Another pivotal challenge was creating and implementing a rich and responsive UI. Dragging and dropping clips within the timeline proved to be complex. We used React-draggable for some of the drag-and-drop functionality, but this alone was not powerful enough to do everything we needed. In some cases, we had to manually manage event listeners in order to get the correct behavior from dragging and dropping Specifically, if you look in client/DAW/components/file-item.js and client/DAW/project-store/reducers/dragging/, you will see that dragging between components was complex and required us to carefully manage both state and event listeners.

Once audio and visual interface were both working, we had to link the interactive visual layout with our precise audio playback so that the visual display accurately reflected the state of the audio and controlled playback. Perfecting this was important––when it works well, it feels seamless and invisible, but even slight problems could make it clunky and frustrating to use. We were able to keep everything in sync by using Firebase as our source of truth for this application. Each update to the redux store also updates Firebase, and when Firebase updates, the store is subscribed to these updates- which allows us to sync our store with both local changes and also changes from another user or computer.

Tech Stack

  • Web Audio API for the underlying foundation of playback and editing, as well as for making SVG waveforms.
  • MediaStream Recording API for recording and mixdown
  • Firebase to handle the real time collaboration
  • AWS S3 and CloudFront to host and and quickly serve the sound files.
  • NodeJs, ExpressJS, and Postgres on the back end
  • React and Redux for general client-side state and component management

Usage/Installation/Deployment

This assumes familiarity with and installation of Node (version 7.0.0 or above) and PostgreSQL. In addition, to get this project working locally you will need to set up an account with AWS, Google, Facebook, and Firebase and set the appropriate environment variables.

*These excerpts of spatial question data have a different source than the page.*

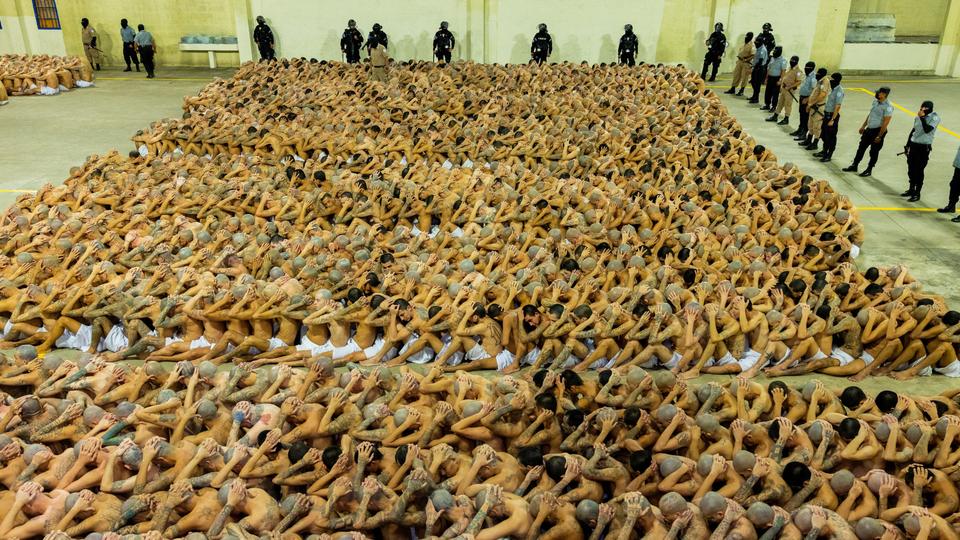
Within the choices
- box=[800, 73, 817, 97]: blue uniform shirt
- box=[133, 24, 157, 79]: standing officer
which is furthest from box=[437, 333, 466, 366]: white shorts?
box=[133, 24, 157, 79]: standing officer

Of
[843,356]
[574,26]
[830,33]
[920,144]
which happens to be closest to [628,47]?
[574,26]

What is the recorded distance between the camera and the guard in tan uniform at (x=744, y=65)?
804 inches

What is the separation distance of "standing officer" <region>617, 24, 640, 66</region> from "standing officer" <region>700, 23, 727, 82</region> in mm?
2298

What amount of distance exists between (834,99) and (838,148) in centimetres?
201

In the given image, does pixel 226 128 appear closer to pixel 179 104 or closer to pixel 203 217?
pixel 203 217

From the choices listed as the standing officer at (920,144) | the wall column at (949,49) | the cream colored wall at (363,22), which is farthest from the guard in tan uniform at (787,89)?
the cream colored wall at (363,22)

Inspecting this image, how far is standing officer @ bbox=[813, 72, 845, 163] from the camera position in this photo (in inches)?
555

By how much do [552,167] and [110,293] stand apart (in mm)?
7165

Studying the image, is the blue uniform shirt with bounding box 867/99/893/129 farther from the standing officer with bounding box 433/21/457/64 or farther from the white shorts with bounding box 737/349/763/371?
the standing officer with bounding box 433/21/457/64

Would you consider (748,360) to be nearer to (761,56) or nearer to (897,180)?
(897,180)

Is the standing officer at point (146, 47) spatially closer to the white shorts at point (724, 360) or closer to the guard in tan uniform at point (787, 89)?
the guard in tan uniform at point (787, 89)

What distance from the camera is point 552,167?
12.0m

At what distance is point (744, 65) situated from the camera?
20.8 metres

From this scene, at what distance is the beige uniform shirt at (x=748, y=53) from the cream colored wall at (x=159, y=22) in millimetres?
17091
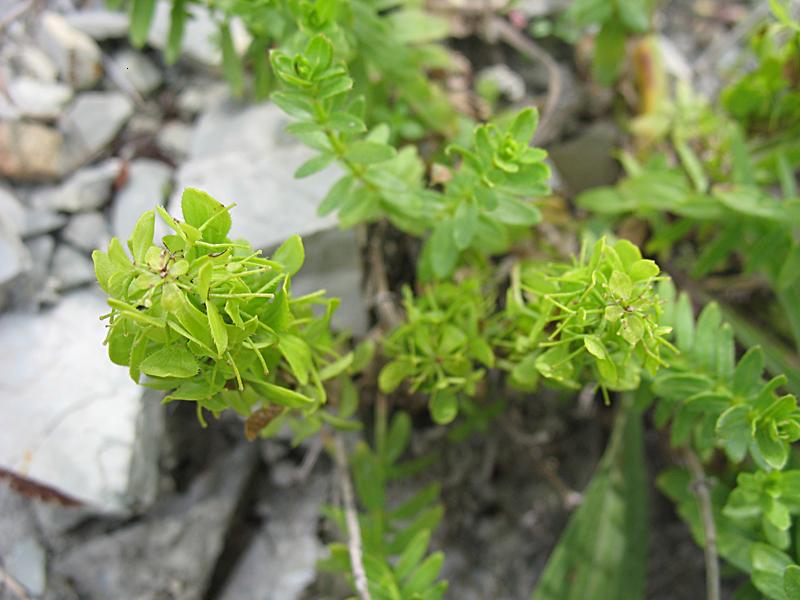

Environment Variables Needed: GOOGLE_CLIENT_ID, GOOGLE_CLIENT_SECRET, GOOGLE_CALLBACK, FIREBASE_API_KEY, FIREBASE_MESSAGING_SENDER_ID, FACEBOOK_APP_ID, FACEBOOK_APP_SECRET, FACEBOOK_CALLBACK, AWS_ACCESS_KEY_ID, AWS_SECRET_ACCESS_KEY

Steps to install, run, and deploy:

  1. Clone the repo
  2. npm install
  3. set environment variables to appropriate values (perhaps by creating a file secrets.js that sets them, if installing locally)
  4. Use the appropriate npm script (see package.json)
  • npm run start-dev for development mode
  • npm run build or npm run build-watch to build but not run (build-watch will watch for changes)
  • npm run start to start (but will not build using webpack)
  • npm run test to run all tests
  • npm run deploy to deploy to Heroku. You will need to have an account set up on Heroku before running this script.

Project Structure

All client-side logic is in the folder "client" and server-side logic in "server".

The structure of the server folder is fairly straightforward with routing in "/server/api", authorization logic in "/server/auth" and database logic in "/server/db".

Client-side structuring is a bit more complex. The folder "/server/client/DAW" contains logic related to the Digital Audio Workstation, including a separate redux store and a folder of components. The logic of the rest of the front-end is in "/client/store" and "/client/components".

Test files are saved alongside the files they test, where filename.spec.js tests filename.js.